Dayton, Ohio-born historian Timothy Snyder has been one of those sounding the alarm for a few years now. The Yale professor, who has written well-regarded books on the Holocaust and Eastern and Central Europe in the 20th century, including the bestseller “Bloodlands: Europe Between Hitler and Stalin,” penned the short volume “On Tyranny: Twenty Lessons from the Twentieth Century” in response to the rise of Trump and authoritarian populism.

Last year, immediately after the Jan. 6 insurrection, Snyder in a New York Times essay said that some Republican politicians who went along with Trump’s antics around refusing to concede the “stolen” election thought it would merely delay the inevitable.

“Yet for Congress to traduce its basic functions had a price. An elected institution that opposes elections is inviting its own overthrow,” he wrote, “Members of Congress who sustained the president’s lie, despite the available and unambiguous evidence, betrayed their constitutional mission. Making his fictions the basis of congressional action gave them flesh. Now Trump could demand that senators and congressmen bow to his will. He could place personal responsibility upon Mike Pence, in charge of the formal proceedings, to pervert them. And on Jan. 6, he directed his followers to exert pressure on these elected representatives, which they proceeded to do: storming the Capitol building, searching for people to punish, ransacking the place.”

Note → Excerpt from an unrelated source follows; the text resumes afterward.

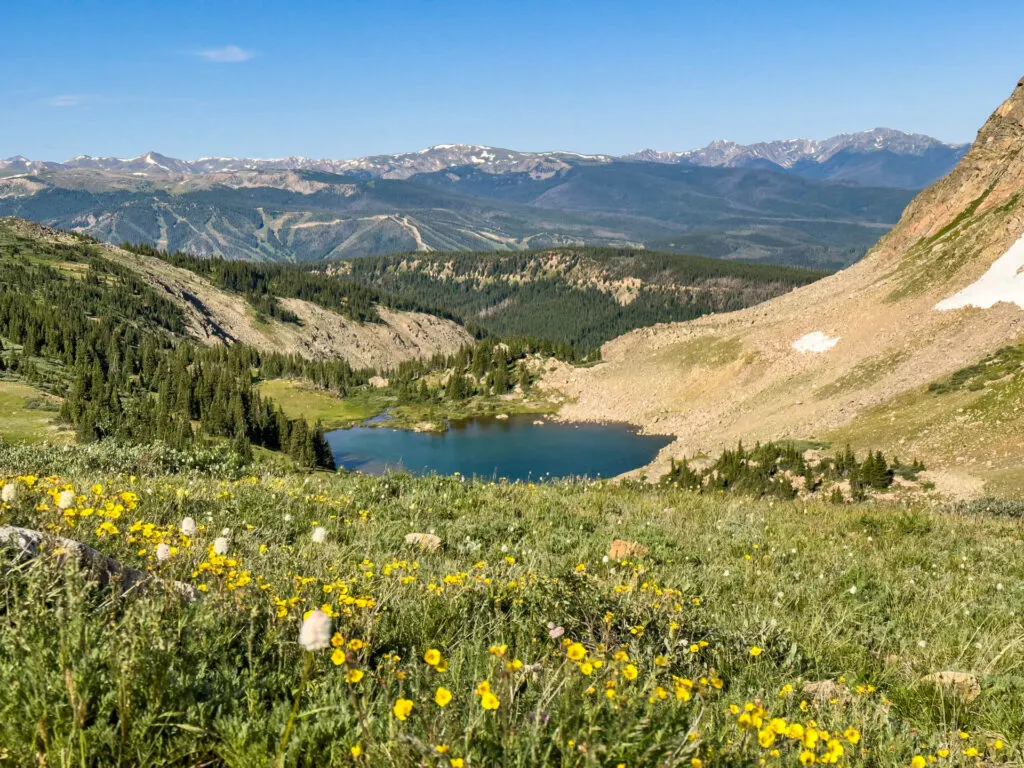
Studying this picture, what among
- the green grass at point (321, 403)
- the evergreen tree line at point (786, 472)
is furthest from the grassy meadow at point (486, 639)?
the green grass at point (321, 403)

Snyder suggested that the GOP is a “coalition of two types of people: those who would game the system (most of the politicians, some of the voters) and those who dream of breaking it (a few of the politicians, many of the voters).” Senate Minority Leader Mitch McConnell is a “gamer” in his view, while Senator Josh Hawley of Missouri is a “breaker.”

“For some Republicans, the invasion of the Capitol must have been a shock, or even a lesson,” he said. “For the breakers, however, it may have been a taste of the future. Afterward, eight senators and more than 100 representatives voted for the lie that had forced them to flee their chambers.”

Snyder wrote a year ahead of similar warnings from Liz Cheney, a daughter of the last Republican to serve two terms as U.S. vice-president, “Post-truth is pre-fascism, and Trump has been our post-truth president. When we give up on truth, we concede power to those with the wealth and charisma to create spectacle in its place.”